Ich erhoffe mir von der KI vor allem, dass sie mir mehr Zeit für meine eigentliche Profession (und Leidenschaft) verschaffen kann, nämlich „Probleme auf die schönste Art und Weise zu lösen“, so wie es Aline Barré, unsere Head of Visual Design so schön und treffend in ihrem Blogeintrag Gebrauchsanweisung für Digital Designer*innen formuliert hat. Als Designerin möchte und sollte ich mich der KI annehmen und sie in meinen Designprozess integrieren. Ich will ihre Vorteile nutzen und davon profitieren. Und so wie ich, versuchen Designer auf der ganzen Welt Maschine zu sprechen. Die Implementierung von KI in unseren Arbeitsalltag kann uns gezielt bei wiederkehrenden und zeitraubenden Aufgaben entlasten. Ich stelle mir vor, dass die KI wie ein Heinzelmännchen die Fleißarbeit übernimmt, während wir Designer unsere Aufmerksamkeit auf jene Tätigkeiten lenken können, die exklusiv dem menschlichen Einfallsreichtum vorbehalten sind.
“So können wir uns auf die Dinge konzentrieren, die nur Menschen tun können: ein bisschen mehr Zeit als unbedingt nötig aufwenden, um etwas Unerwartetes zu erreichen.” John Maeda in Running up that hill: Creativity, AI, and the human pursuit of uphill thinking
Diese symbiotische Zusammenarbeit zwischen Mensch und KI kann eine einzigartige Dynamik erschaffen, die uns Raum für kreative Entfaltung und Zeit für mutige Designexperimente bietet. Dazu möchte ich einen Blick auf Figma werfen. Denn vor allem solche Designsoftware-Tools für Digital Design Professionals haben das Potential durch die Implementierung der KI-Technologie unseren Workflow zu verändern.
Was tut sich bei Figma im Bereich KI?
Figma ist ein cloudbasiertes Design-Tool, das es Teams ermöglicht, in Echtzeit an Benutzeroberflächen und Grafikprojekten zusammenzuarbeiten. Auch wir bei Centigrade nutzen die Software bei den meisten unserer Projekte im Bereich Visual und UX Design. Auf der diesjährigen Config 2023 hat das Unternehmen seine Vision im Umgang mit KI auf der Plattform gezeigt. Erst im Frühsommer 2023 hat Figma die KI-Software Firma Diagram übernommen. Diagram wurde Ende 2021 gegründet, um das zu erforschen, was sie die „designtools from the future” nennen. Vor der Übernahme hat Diagram bereits sehr erfolgreich Plugins für Figma entwickelt, wie Automator, mit dem repetitive Arbeitsprozesse in Figma ohne Code automatisiert werden können.

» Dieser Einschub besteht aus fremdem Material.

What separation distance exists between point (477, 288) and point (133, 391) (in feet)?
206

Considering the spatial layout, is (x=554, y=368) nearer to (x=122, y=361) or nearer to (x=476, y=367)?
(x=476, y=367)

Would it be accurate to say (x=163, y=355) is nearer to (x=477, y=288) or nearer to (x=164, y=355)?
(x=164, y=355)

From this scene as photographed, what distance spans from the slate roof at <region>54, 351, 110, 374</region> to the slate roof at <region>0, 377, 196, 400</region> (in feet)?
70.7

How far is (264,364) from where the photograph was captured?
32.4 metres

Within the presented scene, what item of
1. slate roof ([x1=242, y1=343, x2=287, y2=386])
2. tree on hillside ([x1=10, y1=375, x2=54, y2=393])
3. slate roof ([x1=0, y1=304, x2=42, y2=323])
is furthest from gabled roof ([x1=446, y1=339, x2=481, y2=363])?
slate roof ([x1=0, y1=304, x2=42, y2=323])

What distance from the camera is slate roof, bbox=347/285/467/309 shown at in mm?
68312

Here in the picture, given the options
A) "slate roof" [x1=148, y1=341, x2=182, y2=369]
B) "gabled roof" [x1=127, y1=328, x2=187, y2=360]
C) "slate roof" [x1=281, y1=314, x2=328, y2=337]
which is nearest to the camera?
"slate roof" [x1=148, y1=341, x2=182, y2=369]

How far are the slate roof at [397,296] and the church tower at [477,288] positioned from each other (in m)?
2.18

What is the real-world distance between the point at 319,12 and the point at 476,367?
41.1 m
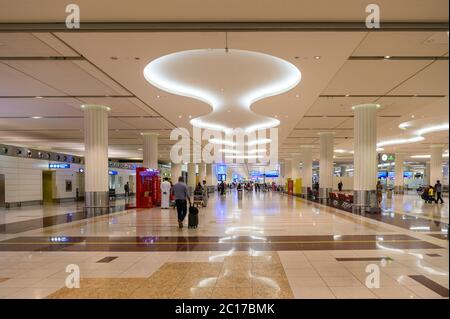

Screenshots https://diagram.com/
Mit der Übernahme von Diagram kündigt Figma ein großes KI-Update an, welches unseren Workflow mit dem Design-Tool in Zukunft grundlegend verändern könnte. Bekommen wir Designer mit der Implementierung von KI in Figma endlich die Superpower von der Reid Hoffman sprach? Die Vision des Teams rund um Diagram-Gründer und CEO Jordan Singer ist vielversprechend. Auf der Präsentation Designing with AI (Config 2023) erklären sie Gestalter*innen unter anderem dort Unterstützung, wo wir sie gerne hätten. Sie stellen das Plugin Magician vor, welches bereits in der Beta-Phase ist. Mit diesem können Icons auf Basis von kurzen Prompts generiert werden. Weiter füllt der Magician Screens mit passenden Fotos, Bildern und Texten, wenn man ihn dazu auffordert.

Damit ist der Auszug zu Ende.